## GIVEN INSTRUCTION
Copy out the records below word for word, leaving out the pictures.

>> start RAW RECORDS

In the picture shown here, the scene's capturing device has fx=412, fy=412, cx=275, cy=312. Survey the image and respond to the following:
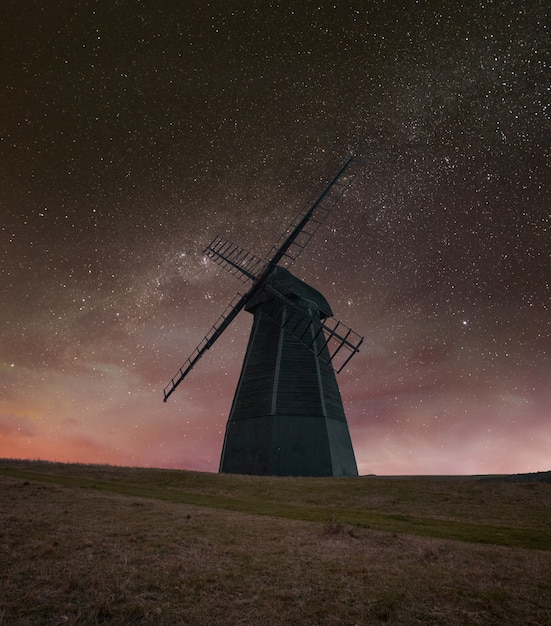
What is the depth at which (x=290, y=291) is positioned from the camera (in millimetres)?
33094

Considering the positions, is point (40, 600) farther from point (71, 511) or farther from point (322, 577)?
point (71, 511)

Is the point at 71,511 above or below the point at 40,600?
above

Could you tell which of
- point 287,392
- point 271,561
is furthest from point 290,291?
point 271,561

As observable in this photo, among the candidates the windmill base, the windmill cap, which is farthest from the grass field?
the windmill cap

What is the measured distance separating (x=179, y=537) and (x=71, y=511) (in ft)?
16.5

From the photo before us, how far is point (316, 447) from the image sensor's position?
27078 mm

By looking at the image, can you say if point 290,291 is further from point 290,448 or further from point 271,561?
point 271,561

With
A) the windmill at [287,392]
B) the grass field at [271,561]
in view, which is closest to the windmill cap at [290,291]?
the windmill at [287,392]

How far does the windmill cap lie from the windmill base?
9895mm

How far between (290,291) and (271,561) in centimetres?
2575

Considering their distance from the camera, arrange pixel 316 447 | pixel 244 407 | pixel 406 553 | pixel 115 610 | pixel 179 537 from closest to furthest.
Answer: pixel 115 610 → pixel 406 553 → pixel 179 537 → pixel 316 447 → pixel 244 407

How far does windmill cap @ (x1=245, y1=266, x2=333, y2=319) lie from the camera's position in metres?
33.5

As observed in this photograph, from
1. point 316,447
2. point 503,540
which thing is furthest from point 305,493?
point 503,540

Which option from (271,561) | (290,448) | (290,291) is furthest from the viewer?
(290,291)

>> end RAW RECORDS

## SOLUTION TO THE PROBLEM
In the picture shown here, the scene's capturing device has fx=412, fy=412, cx=275, cy=312. Survey the image and respond to the following:
What is the depth at which (x=290, y=291) is positioned from the camera (in millimetres)?
33094

Considering the positions, is point (40, 600) farther from point (71, 511) or farther from point (322, 577)?
point (71, 511)

Is the point at 71,511 above or below the point at 40,600?
above

Could you tell which of
- point 287,392
- point 271,561
is furthest from point 290,291?
point 271,561

As observable in this photo, among the candidates the windmill base, the windmill cap, which is farthest from the grass field?
the windmill cap

What is the measured distance separating (x=179, y=537) and (x=71, y=511) (in ft)?
16.5

From the photo before us, how far is point (316, 447) from the image sensor's position?
27078 mm

By looking at the image, can you say if point 290,291 is further from point 290,448 or further from point 271,561?
point 271,561

With
A) the windmill at [287,392]
B) the grass field at [271,561]
in view, which is closest to the windmill cap at [290,291]?
the windmill at [287,392]

How far does the windmill cap lie from the windmill base?
9895mm

How far between (290,291) and (271,561) in centimetres?
2575

Considering their distance from the camera, arrange pixel 316 447 | pixel 244 407 | pixel 406 553 | pixel 115 610 | pixel 179 537 from closest to furthest.
Answer: pixel 115 610 → pixel 406 553 → pixel 179 537 → pixel 316 447 → pixel 244 407

How far does windmill cap @ (x1=245, y1=266, x2=333, y2=319) lie from the camera's position in metres?
33.5

As observed in this photograph, from
1. point 316,447
2. point 503,540
which thing is furthest from point 305,493?
point 503,540

Which option from (271,561) | (290,448) | (290,291) is furthest from the viewer?
(290,291)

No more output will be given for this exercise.